• [EXERCISE TASKS]:
(a) From the blog post, list every video game it mentions by name.
(b) Print the blog post word for word from "6. S.T.A.L.K.E.R.: Shadow" to "well worth playing.".
Start of PAGE TEXT
6. S.T.A.L.K.E.R.: Shadow of Chernobyl on PC
Speaking of Stalker, yes, I'm attempting to tackle it again. Easily one of the most haunting games I've ever played I first started playing it on release (2007) and found it simply too difficult. I got angry and uninstalled it. Then I tried a year later and like an idiot got far into the game and forgot to save. I saved right before an untimely demise. And then I got pissed and uninstalled it again. Well, now that I'm 4 years older and more mature I've decided to reattempt it. I've made great progress; I'll get it this time. It has all the eeriness of a X-Files episode mixed with the design path choices of Deus Ex coupled with the loneliness of Fallout 3. It's a game well worth playing.
7. Battlefield 2 on PC
This is one of my favorite games of all time. I started playing it again to get used to my new Razer Naga mouse which I purchased for Guild Wars 2 when it ships. (You need it to survive PvP.) Battlefield 2 is truly one of the only online games I'm good at but only because I've played it for so long. I've played it since its release in 2005, and it will always be on my hard disk drive as long as the breath of Life resounds in its servers. Crazy as it may seem, the maps in the game always exude a sense of home for me, and I find myself thinking about them even when I'm outside and away from the game. Is this even possible, can you be homesick for someplace that exists only virtually? This game is my Matrix. And it probably always will be.
8. Prison penpals
I write to two people who are incarcerated. One is a distant relative and the other is a family friend. I can't imagine living life like a caged canary, but these two people do it everyday. I think I'd be headed for a padded room. I wrote the relative the other day and explained how DVDs have been surpassed by Blu-Ray and Blu-Ray is being surpassed by online streaming. That totally blew his mind. My letters seem to be a ray of sunshine to these people, or at least that's what they tell me. Do I really make a difference to these people? In the grand scheme of things, maybe not. But I feel like I do. And in the immortal words of Emily Dickinson, "If I can save one heart from breaking, my life will have been worth it." I think my letters save lives.

Monday, July 16, 2012

Edward's July 2012 Mix


Edward's July 2012 Mix


It's been an unusually hot summer. And how best to avoid the simmering sun by staying inside? I did manage to finish Star Trek: The Next Generation Season 3. Wow, what a cliffhanging ending!! Captain Picard, a Borg? I finished reading Michael Chricton's first novel, The Andromeda Strain. Great book, and despite being published in the early 1970's not nearly as dated as you might think. Okay, without further ado, this is what I've been into this month.
End of PAGE TEXT
Start of AVAILABLE DATA
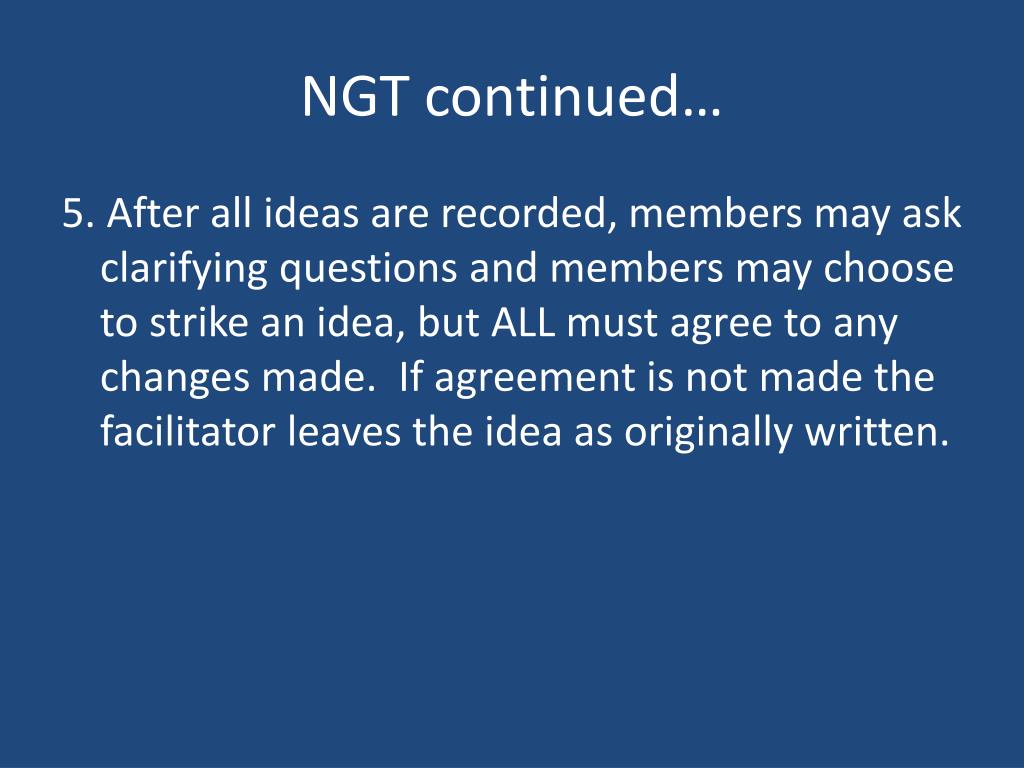 NGT continued…

5. After all ideas are recorded, members may ask clarifying questions and members may choose to strike an idea, but ALL must agree to any changes made.  If agreement is not made the facilitator leaves the idea as originally written.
End of AVAILABLE DATA
• [ACTIVITY ANSWERS]:
(a)
S.T.A.L.K.E.R.: Shadow of Chernobyl
Deus Ex
Fallout 3
Battlefield 2
Guild Wars 2

(b)
6. S.T.A.L.K.E.R.: Shadow of Chernobyl on PC
Speaking of Stalker, yes, I'm attempting to tackle it again. Easily one of the most haunting games I've ever played I first started playing it on release (2007) and found it simply too difficult. I got angry and uninstalled it. Then I tried a year later and like an idiot got far into the game and forgot to save. I saved right before an untimely demise. And then I got pissed and uninstalled it again. Well, now that I'm 4 years older and more mature I've decided to reattempt it. I've made great progress; I'll get it this time. It has all the eeriness of a X-Files episode mixed with the design path choices of Deus Ex coupled with the loneliness of Fallout 3. It's a game well worth playing.